Reading the BFP, and seeing the Christmas “spirit” rolling up to fever pitch, as we stride into a fury of over-spending, eating and drinking, I wonder, just a bit, about the other side of life.

Christmas is after all the west’s winter festival, assimilated by the Christian church as a celebration of the birth of Christ and of the new year.

We have been at it now for about two thousand years, and it is our nation’s church’s second most important festival of the year.

However, Christian or not, could we pause for thought for just one moment?

The Christmas school holidays will be on us in a week or so. Now I have just retired as a school governor, we had, in term time 8am breakfasts and hot midday meals, and then there were, for some, after school activities.

These were provided and for lower income families and households, they were free and in most cases managed by the school as an extra load to their normal paid days’ work.

But during the holidays these “services” are not provided. At this time of year most of us will come home to a well-stocked festive fridge, brimming with stuff.

However there are families in our town where the fridge will be empty, and the school holidays will be placing an additional burden on that badly stretched domestic budget and facilities for child management.

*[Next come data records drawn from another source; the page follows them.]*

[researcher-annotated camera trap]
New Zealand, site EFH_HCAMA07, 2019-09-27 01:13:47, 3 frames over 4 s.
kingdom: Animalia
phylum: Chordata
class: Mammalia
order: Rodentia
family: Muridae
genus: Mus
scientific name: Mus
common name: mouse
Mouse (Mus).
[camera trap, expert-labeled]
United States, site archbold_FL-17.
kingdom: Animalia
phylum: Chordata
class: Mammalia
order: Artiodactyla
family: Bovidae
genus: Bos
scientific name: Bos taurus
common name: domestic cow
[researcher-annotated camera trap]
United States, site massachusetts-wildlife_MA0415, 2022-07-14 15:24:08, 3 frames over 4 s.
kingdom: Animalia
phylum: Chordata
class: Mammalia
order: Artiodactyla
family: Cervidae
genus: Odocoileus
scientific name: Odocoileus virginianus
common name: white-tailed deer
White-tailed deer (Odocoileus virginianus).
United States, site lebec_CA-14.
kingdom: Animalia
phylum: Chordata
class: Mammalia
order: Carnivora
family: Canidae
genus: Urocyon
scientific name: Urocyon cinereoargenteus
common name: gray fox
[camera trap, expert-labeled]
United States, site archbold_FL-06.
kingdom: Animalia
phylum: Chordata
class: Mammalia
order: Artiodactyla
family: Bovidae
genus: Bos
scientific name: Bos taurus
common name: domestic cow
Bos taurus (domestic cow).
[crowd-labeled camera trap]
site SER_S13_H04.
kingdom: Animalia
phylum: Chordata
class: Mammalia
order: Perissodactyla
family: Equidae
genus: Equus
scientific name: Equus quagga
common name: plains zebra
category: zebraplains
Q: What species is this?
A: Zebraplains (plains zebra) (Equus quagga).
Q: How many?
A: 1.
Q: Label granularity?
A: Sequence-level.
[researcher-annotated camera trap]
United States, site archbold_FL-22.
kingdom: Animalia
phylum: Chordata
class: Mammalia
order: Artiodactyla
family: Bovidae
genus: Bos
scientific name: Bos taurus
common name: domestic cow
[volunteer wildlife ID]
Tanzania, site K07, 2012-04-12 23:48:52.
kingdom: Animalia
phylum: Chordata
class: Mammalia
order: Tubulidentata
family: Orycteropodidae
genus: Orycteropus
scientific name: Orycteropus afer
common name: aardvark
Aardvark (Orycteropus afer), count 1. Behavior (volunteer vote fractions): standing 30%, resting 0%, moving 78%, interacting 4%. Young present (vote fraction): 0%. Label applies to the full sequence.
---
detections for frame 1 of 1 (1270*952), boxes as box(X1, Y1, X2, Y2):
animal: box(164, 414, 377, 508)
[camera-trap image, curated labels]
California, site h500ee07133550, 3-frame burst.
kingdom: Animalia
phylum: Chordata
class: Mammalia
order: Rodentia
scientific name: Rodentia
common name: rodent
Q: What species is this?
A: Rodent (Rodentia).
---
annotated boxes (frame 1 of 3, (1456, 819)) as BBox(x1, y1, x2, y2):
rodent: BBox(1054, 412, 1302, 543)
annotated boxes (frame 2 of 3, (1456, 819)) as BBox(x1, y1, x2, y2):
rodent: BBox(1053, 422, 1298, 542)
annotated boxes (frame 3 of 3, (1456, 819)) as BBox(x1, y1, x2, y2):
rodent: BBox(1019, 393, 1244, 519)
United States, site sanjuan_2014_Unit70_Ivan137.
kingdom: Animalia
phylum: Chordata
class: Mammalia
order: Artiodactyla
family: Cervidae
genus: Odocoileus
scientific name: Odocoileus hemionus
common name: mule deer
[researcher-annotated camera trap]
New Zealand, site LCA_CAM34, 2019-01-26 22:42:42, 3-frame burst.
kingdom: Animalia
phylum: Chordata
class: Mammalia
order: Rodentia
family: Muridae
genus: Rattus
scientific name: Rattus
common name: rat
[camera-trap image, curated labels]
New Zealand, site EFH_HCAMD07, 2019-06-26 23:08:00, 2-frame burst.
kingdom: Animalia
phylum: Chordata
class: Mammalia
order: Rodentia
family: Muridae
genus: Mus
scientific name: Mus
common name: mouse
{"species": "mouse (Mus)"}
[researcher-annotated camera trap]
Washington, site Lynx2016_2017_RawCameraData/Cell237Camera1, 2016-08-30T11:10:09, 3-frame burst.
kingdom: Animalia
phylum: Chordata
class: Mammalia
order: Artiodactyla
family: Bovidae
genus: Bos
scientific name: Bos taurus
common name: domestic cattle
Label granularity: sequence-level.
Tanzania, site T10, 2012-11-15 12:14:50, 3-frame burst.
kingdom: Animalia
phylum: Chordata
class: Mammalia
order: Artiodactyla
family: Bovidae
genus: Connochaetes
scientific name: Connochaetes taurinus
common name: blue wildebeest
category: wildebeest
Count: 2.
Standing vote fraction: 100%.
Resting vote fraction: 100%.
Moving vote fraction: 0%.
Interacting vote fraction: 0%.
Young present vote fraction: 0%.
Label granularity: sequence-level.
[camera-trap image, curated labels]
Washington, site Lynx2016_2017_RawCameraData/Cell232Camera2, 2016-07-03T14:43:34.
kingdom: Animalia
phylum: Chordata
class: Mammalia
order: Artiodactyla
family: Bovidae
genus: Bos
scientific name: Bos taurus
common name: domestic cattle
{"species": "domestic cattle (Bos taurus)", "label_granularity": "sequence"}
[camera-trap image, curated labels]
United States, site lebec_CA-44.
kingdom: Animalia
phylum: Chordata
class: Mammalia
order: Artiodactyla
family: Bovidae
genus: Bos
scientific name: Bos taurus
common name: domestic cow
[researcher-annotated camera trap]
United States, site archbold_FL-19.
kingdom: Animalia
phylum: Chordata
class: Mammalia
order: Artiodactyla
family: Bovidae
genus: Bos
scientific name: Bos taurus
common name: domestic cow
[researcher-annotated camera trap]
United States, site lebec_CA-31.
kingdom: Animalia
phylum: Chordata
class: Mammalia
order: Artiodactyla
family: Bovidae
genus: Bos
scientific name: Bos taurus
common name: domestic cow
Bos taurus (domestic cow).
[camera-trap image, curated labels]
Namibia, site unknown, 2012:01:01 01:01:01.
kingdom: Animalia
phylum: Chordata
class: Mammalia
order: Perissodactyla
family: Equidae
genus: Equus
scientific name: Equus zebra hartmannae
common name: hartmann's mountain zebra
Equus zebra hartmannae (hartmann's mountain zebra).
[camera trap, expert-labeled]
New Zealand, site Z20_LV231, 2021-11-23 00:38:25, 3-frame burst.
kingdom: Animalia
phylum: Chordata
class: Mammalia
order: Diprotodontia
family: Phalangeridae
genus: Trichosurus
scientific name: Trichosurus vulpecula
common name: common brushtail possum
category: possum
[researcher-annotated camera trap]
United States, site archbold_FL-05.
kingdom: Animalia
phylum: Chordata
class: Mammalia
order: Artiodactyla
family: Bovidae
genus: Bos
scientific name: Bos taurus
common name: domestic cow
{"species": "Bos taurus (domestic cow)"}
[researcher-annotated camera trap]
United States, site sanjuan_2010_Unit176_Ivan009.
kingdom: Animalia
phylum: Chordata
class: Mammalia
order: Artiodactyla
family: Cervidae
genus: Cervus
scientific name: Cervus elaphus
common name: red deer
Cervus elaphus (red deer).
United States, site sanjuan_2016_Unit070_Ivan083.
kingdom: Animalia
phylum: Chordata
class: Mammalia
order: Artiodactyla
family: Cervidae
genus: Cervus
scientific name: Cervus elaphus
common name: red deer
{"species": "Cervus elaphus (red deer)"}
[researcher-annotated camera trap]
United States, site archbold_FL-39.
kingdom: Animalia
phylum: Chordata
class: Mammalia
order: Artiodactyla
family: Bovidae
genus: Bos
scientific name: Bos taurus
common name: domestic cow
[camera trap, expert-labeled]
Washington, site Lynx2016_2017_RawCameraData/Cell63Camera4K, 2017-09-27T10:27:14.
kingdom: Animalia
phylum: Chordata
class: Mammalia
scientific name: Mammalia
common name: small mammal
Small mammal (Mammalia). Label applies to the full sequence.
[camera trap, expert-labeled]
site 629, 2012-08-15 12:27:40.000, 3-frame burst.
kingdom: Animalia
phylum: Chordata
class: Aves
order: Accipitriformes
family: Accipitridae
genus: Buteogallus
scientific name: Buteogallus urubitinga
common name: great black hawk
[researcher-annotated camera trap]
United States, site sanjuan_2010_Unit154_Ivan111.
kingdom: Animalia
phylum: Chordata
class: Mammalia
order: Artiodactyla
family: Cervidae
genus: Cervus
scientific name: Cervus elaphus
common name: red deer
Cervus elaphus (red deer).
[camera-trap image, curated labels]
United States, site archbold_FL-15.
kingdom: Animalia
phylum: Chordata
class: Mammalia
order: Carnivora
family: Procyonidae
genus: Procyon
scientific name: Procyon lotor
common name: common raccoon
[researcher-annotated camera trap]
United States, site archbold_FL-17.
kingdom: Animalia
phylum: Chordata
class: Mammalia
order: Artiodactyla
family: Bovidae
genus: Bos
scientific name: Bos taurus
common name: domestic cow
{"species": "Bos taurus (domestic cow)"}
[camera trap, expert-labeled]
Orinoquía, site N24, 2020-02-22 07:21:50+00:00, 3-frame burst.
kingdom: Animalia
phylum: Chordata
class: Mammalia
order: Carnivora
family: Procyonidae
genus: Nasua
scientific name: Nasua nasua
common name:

Down at the food bank, last month saw just under 1,000 food parcels packed in one month.

A large proportion were family packs, (and a lot of these are for working families). Most of the food bank stuff is given voluntarily, some top-ups and essentials are purchased with gift and grant money, but all the work is voluntary.

This is not a social service (although it seems to have become one) but a service provided and managed by volunteers. At the Parish Church on Tuesdays, another dedicated volunteer team provide a good cooked evening meal for needy all comers, and then there is Wycombe Homeless Connection, and the countless other local providers all working with one aim, to help those in our town who need help.

So please when you open that fridge to cram yet more stuff into it, think of the families, single parent family units and singles who open their fridges on Christmas day and find nothing.

There are collection boxes and distribution points all over Wycombe. They are in most large food shops, churches and other public places. If you can, please drop a tin or packet off.